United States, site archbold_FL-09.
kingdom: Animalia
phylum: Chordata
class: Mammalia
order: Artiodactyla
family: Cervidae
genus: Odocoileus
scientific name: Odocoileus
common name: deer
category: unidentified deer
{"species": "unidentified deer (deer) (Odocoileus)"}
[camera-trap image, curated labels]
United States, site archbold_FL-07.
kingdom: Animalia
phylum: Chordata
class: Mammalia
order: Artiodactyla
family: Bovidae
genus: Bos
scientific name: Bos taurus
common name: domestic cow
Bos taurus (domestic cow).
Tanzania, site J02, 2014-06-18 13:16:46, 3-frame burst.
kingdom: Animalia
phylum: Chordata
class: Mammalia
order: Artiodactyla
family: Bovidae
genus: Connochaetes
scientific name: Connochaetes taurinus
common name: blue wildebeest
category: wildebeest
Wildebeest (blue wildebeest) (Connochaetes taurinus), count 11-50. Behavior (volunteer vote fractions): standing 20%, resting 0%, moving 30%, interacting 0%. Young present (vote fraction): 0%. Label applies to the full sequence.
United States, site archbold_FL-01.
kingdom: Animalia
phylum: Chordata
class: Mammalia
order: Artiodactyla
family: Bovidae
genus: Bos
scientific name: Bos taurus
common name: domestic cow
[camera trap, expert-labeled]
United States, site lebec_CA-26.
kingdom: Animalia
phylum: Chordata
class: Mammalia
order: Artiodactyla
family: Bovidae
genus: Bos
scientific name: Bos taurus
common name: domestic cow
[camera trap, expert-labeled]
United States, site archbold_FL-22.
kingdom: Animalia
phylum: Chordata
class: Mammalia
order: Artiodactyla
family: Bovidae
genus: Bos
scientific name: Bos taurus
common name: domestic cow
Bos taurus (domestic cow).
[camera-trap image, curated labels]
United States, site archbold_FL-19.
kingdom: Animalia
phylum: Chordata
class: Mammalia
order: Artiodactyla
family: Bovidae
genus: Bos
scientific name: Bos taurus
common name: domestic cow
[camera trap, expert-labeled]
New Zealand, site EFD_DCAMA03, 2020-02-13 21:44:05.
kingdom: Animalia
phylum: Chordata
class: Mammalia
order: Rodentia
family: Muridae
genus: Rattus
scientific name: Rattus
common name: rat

··········

Output exactly, and only, the lines running from the one that contains "United States, site archbold_FL-22." through the last line of the entries above.

United States, site archbold_FL-22.
kingdom: Animalia
phylum: Chordata
class: Mammalia
order: Artiodactyla
family: Bovidae
genus: Bos
scientific name: Bos taurus
common name: domestic cow
Bos taurus (domestic cow).
[camera-trap image, curated labels]
United States, site archbold_FL-19.
kingdom: Animalia
phylum: Chordata
class: Mammalia
order: Artiodactyla
family: Bovidae
genus: Bos
scientific name: Bos taurus
common name: domestic cow
[camera trap, expert-labeled]
New Zealand, site EFD_DCAMA03, 2020-02-13 21:44:05.
kingdom: Animalia
phylum: Chordata
class: Mammalia
order: Rodentia
family: Muridae
genus: Rattus
scientific name: Rattus
common name: rat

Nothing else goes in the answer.